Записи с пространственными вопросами
○ ○ ○ ○
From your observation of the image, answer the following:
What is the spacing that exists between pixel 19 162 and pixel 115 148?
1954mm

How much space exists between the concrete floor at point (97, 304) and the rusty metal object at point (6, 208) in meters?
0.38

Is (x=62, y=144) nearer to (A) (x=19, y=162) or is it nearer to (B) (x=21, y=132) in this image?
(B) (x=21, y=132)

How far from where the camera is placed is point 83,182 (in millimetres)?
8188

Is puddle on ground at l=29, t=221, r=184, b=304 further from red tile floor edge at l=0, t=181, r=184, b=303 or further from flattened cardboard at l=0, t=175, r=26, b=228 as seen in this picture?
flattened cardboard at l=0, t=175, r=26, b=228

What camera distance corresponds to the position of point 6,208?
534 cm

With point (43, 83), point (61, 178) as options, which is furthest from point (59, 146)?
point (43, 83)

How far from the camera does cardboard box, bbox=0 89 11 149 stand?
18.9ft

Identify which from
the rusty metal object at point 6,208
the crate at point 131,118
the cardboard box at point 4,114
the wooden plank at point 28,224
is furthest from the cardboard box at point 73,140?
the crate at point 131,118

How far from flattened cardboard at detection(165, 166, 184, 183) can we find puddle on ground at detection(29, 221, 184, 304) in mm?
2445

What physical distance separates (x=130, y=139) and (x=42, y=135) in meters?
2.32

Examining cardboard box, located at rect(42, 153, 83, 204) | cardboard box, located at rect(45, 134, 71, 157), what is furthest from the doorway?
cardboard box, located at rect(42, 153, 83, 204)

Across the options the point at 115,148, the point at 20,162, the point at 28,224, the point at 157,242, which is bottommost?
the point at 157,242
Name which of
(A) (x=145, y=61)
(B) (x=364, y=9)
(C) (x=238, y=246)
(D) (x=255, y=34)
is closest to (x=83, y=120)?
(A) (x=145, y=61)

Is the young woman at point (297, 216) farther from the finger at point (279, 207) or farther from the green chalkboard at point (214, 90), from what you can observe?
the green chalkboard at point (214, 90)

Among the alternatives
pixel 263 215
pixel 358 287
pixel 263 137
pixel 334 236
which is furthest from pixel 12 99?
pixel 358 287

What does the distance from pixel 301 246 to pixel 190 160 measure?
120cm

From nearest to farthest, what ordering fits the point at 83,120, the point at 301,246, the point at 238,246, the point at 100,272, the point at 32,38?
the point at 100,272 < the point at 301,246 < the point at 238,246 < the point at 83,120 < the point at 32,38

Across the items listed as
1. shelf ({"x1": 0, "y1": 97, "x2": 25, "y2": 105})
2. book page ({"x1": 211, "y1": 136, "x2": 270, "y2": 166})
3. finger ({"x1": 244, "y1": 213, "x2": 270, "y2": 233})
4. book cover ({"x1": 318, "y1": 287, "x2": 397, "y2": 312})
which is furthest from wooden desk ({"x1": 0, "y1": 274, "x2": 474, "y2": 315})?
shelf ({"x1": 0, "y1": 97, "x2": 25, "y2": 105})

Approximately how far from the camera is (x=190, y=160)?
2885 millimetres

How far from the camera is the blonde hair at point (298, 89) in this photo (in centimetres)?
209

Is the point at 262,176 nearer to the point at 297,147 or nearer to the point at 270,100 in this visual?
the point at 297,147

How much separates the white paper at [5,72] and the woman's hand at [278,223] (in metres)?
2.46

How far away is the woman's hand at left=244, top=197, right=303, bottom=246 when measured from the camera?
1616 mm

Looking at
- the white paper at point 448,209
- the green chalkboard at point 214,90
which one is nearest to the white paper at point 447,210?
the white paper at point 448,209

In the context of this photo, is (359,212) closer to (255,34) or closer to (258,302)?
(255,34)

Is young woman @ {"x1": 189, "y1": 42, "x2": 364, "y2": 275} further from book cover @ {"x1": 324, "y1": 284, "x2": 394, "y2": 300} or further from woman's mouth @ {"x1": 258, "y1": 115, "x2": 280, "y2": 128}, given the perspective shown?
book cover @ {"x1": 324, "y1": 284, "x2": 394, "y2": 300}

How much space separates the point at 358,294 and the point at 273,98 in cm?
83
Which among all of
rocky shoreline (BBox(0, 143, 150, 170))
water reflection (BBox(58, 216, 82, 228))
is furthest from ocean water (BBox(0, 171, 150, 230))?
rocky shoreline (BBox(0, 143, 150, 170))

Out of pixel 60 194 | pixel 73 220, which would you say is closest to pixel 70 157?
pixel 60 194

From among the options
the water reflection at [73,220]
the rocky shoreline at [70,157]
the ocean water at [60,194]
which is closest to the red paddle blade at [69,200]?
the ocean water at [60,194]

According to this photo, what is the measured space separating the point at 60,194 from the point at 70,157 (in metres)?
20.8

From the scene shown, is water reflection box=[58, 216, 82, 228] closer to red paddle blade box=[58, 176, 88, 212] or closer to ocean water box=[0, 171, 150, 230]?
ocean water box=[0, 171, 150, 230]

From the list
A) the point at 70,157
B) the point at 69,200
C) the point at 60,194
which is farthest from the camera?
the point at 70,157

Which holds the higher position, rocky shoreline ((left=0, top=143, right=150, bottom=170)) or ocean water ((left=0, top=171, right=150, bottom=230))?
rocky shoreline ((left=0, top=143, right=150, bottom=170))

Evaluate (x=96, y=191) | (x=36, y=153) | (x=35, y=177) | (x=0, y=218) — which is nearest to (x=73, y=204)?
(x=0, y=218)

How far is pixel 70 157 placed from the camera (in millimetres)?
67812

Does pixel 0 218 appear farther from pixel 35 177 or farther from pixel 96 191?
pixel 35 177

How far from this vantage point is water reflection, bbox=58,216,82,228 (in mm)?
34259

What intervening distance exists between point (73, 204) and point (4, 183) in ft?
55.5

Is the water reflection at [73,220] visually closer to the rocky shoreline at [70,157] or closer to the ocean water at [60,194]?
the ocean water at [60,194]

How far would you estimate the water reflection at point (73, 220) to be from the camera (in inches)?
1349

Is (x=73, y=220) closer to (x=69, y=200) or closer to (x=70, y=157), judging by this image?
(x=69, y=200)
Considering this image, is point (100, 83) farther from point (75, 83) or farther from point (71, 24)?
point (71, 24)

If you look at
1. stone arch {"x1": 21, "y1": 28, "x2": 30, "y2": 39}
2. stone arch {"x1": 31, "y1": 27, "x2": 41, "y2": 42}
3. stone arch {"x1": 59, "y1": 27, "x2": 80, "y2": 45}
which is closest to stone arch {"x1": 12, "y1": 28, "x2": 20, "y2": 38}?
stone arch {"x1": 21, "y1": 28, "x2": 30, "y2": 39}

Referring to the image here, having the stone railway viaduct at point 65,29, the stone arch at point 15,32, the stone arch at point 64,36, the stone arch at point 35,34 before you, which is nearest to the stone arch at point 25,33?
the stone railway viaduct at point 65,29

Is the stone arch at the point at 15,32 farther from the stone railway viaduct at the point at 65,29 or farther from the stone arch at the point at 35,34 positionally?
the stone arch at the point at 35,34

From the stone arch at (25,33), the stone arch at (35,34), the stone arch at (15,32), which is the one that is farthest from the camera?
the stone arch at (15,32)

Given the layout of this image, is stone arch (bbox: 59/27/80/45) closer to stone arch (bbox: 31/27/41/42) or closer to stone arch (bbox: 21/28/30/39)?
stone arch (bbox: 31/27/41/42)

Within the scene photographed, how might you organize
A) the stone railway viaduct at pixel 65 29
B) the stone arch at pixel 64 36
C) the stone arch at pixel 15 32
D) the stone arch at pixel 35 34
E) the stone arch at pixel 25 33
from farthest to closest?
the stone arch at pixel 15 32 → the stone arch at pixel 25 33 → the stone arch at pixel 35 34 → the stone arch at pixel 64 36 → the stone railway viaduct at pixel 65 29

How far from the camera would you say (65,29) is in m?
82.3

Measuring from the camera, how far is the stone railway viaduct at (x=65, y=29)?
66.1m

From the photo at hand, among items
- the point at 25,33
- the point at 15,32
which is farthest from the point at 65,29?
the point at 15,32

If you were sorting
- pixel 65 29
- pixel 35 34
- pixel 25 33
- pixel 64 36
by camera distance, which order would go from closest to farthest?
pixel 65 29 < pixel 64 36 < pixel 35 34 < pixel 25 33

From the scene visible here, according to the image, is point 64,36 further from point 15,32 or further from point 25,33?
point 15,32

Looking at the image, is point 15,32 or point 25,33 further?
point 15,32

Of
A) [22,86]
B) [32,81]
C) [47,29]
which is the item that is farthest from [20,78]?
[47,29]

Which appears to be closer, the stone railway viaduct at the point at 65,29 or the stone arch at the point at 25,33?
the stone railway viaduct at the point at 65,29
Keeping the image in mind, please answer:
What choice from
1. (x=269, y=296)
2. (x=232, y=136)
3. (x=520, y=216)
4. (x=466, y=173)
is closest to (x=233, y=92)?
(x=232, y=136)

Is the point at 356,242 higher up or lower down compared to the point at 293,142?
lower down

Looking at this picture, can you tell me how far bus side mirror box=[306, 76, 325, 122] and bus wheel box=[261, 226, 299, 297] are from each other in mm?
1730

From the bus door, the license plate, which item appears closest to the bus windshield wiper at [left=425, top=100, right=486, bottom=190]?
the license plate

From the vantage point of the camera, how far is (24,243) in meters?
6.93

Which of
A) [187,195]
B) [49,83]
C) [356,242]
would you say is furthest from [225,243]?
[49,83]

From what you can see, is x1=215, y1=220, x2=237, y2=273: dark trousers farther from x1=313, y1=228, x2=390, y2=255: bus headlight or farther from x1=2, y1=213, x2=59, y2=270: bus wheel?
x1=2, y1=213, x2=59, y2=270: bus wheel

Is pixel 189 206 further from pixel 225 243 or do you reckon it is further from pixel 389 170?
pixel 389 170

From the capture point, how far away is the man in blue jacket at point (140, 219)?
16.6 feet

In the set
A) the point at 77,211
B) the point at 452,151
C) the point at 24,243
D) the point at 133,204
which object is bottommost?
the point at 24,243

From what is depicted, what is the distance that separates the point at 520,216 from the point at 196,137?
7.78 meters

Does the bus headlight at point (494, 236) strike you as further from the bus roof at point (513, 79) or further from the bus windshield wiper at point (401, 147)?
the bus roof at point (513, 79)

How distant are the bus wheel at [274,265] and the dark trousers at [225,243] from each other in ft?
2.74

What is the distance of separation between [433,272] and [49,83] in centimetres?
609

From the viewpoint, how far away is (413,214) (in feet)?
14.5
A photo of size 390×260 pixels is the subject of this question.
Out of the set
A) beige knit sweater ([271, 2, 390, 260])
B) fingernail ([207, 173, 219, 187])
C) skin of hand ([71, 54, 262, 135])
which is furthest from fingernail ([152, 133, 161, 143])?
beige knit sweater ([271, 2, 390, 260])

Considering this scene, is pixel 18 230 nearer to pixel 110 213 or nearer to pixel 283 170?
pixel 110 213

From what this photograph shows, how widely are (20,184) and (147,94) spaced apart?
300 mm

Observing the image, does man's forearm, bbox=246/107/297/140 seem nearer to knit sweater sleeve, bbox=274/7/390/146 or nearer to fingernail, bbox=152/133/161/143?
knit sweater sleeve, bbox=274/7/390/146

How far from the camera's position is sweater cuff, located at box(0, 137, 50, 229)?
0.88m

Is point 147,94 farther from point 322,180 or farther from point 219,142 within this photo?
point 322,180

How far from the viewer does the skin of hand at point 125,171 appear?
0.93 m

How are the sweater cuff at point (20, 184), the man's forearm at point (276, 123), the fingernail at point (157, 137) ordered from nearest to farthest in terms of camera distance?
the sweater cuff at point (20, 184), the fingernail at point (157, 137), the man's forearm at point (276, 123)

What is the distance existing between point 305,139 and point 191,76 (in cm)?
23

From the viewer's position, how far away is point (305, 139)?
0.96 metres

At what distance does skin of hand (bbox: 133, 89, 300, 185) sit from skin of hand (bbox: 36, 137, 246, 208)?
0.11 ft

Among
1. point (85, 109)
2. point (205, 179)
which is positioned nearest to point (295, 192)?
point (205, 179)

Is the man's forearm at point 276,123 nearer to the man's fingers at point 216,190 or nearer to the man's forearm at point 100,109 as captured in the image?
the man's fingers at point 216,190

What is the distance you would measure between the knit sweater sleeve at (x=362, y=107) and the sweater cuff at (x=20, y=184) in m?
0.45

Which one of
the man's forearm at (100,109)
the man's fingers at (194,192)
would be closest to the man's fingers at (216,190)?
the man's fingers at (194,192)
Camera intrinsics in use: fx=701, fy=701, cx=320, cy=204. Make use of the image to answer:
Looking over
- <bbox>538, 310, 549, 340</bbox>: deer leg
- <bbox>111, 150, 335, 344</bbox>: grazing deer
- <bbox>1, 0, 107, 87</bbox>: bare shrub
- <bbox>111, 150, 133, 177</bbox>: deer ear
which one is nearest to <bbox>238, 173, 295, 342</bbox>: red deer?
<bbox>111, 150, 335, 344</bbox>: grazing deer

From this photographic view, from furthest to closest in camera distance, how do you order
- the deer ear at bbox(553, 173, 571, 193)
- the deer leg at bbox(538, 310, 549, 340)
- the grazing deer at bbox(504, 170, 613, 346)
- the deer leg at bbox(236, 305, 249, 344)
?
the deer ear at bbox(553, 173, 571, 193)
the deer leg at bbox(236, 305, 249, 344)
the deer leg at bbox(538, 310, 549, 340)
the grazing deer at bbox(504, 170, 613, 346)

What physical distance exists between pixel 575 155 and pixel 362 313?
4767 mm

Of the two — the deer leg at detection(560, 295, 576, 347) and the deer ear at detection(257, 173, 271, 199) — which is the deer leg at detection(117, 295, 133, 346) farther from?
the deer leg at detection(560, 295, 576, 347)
○ ○ ○ ○
**СУТЬ ЗАДАНИЯ**:
Перепишите строки данных дословно. Начните со строки, содержащей «Of the two —», и продолжайте до конца данных включительно.

**ОТВЕТ НИЖЕ**:
Of the two — the deer leg at detection(560, 295, 576, 347) and the deer ear at detection(257, 173, 271, 199) — which is the deer leg at detection(117, 295, 133, 346) farther from?
the deer leg at detection(560, 295, 576, 347)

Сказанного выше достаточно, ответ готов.